There was evidence tending to prove that the account as rendered by the mortgagee to the plaintiff became a stated one. But whatever presumption of the correctness of that statement may have been raised by *456the plaintiff’s failure to controvert it promptly was a rebuttable one, and he was entitled to prove that any admission of his that might be implied from his silence was unsupported by a consideration, in that as a matter of fact no balance was owing on the mortgage debt at the time of the foreclosure. — Rice v. Schloss & Kahn, 90 Ala. 416, 7 South. 802; First National Bank of Talladega v. Chaffin, et al., 118 Ala. 246, 24 South. 80. The mortgage itself provided for payments to be made on it by the mortgagor supplying lumber to the mortgagee at the market price for such lumber prevailing when the orders for it were given, and the payments which were made on the mortgage debt were made in this way.
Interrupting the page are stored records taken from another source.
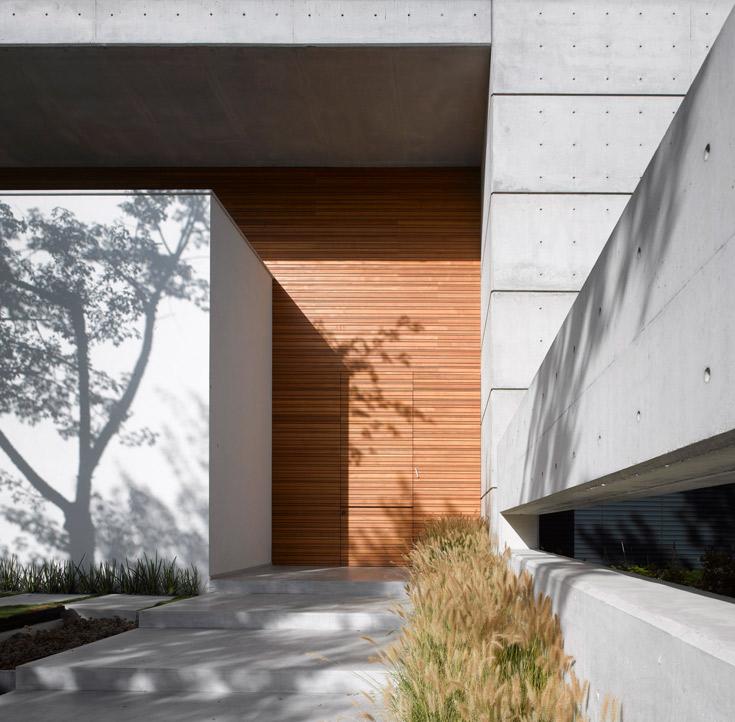 דלת הכניסה מובלעת במשטח בצורת ר', שעשוי סרגלי עץ טיק. אלמנט העץ חוצה את מעטפת הבטון המסיבית (צילום: עמית גרון )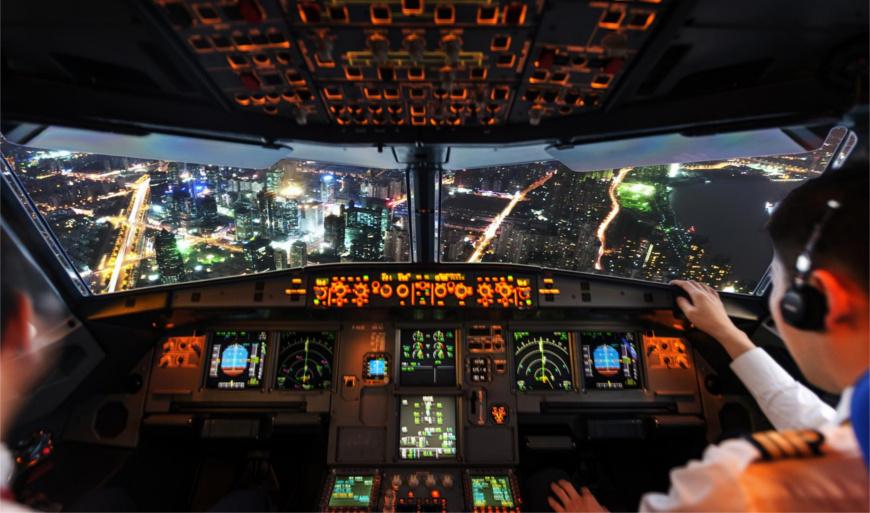 Das Foto zeigt die Innenansicht des Cockpits eines Verkehrsflugzeugs bei Nacht. Zwei Piloten steuern das Flugzeug zur Landung in einer Stadt. Jetzt getroffene Entscheidungen sollten rein kompetenzbasiert, nicht hierarchisch sein.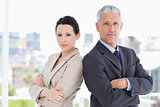 Business people standing upright in front of the window side by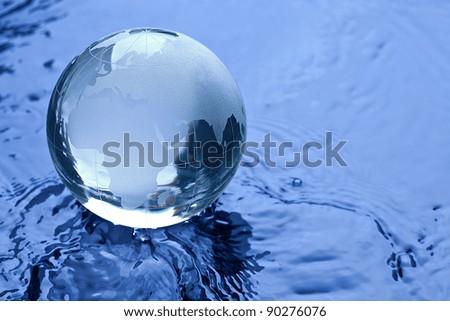 Blue Glass globe on Water - stock photo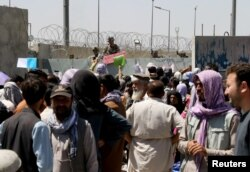 Crowds of people show their documents to U.S. troops outside the airport in Kabul, Afghanistan August 26, 2021. (REUTERS/Stringer)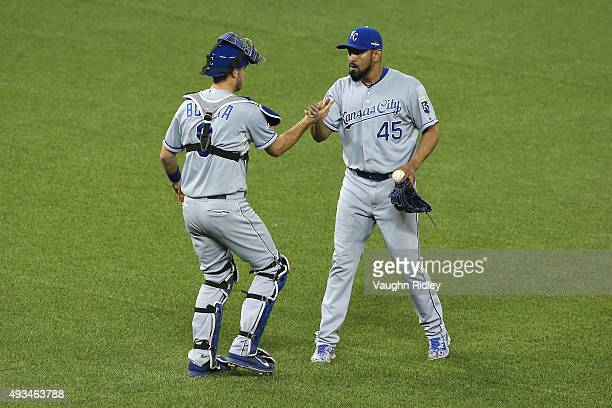 Drew Butera of the Kansas City Royals and Franklin Morales of the Kansas City Royals celebrate defeating the Toronto Blue Jays 142 in game four of...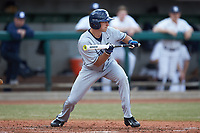 Trey Schramm (22) of the Xavier Musketeers squares to bunt against the Penn State Nittany Lions at Coleman Field at the USA Baseball National Training Center on February 25, 2017 in Cary, North Carolina. The Musketeers defeated the Nittany Lions 10-4 in game one of a double header. (Brian Westerholt/Four Seam Images)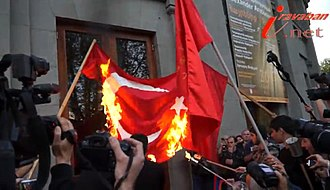Flag desecration - The Turkish flag being burnt in Freedom Square, Yerevan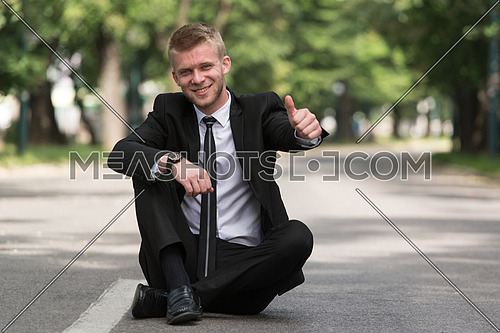 Happy Businessman Sitting on Asphalt Outdoors In Park And Showing Thumbs-Up Sign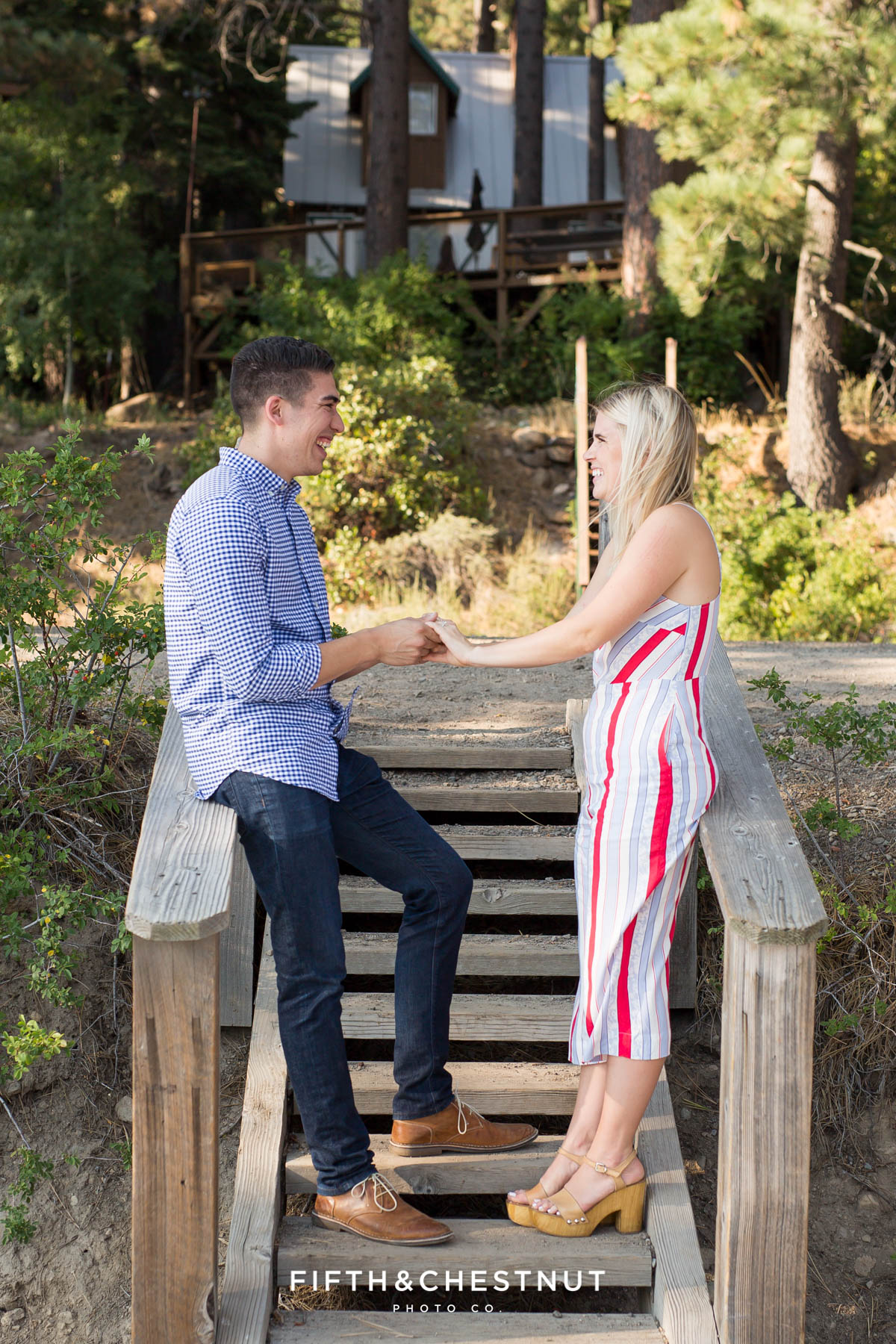 Newly engaged couple holds hands on steps leading to a private dock in Donner Lake after their Donner Lake Proposal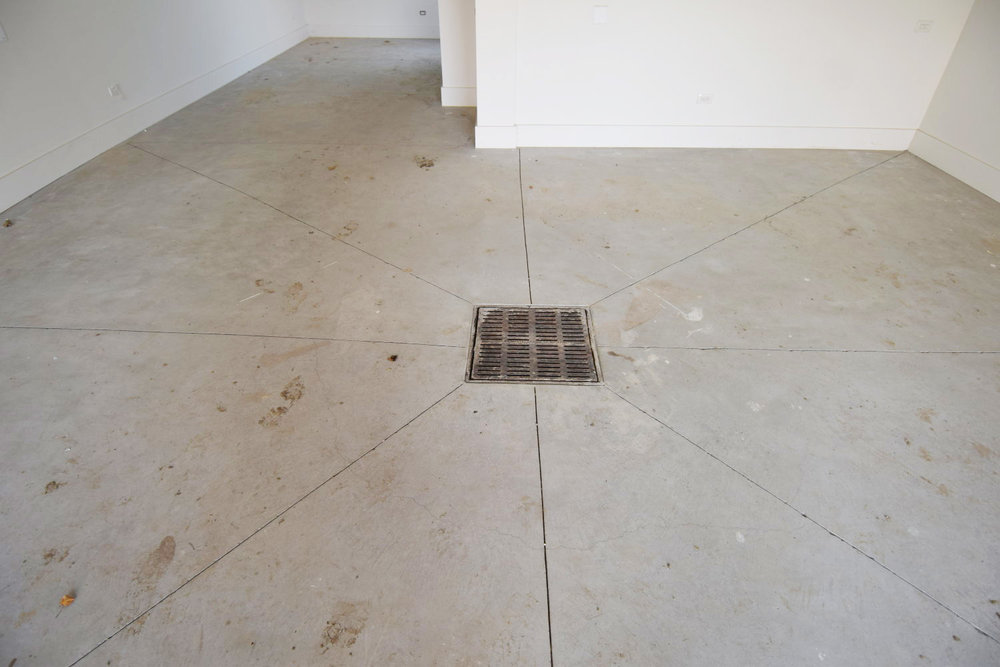 On this two-car garage acid-stained concrete flooring project, we also recommended filling the saw-cut joints to prevent spalling from vehicle tires and to ease winter maintenance.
The plaintiff in his testimony pointed out a number of charges against him shown by the mortgagee’s statement of the account which were not authorized by the terms of the mortgage or by any other agreement, express or implied, to which the plaintiff was a party. The aggregate of these charges which, according to the plaintiff’s testimony, were unauthorized, amounts to more than the balance shown by the mortgagee’s statement. It is contended in the argument of the counsel for the appellant that the plaintiff’s testimony as to these disputed charges against him disclosed such a lack of knowledge of the facts upon which they were based as to justify the court in putting aside that testimony as unworthy of consideration or of submission to the jury. We cannot concur in this view. The statement itself disclosed the nature of the mortgagee’s claims upon which the charges in question were based. For the mortgagor to controvert the correctness of these items it was not necessary for him to know more about them than that they were not authorized either by the terms of the mortgage or by any other agreement or transaction to which he was a party. Under *457the evidence in the case it was a question for the jury whether or not anything was owing on the mortgage debt at the time the foreclosure sale was made. The defendant was in no position to claim that he was misled by the plaintiff’s conduct, as the latter appeared at the foreclosure sale and gave public notice that any one who bought at it would buy a lawsuit.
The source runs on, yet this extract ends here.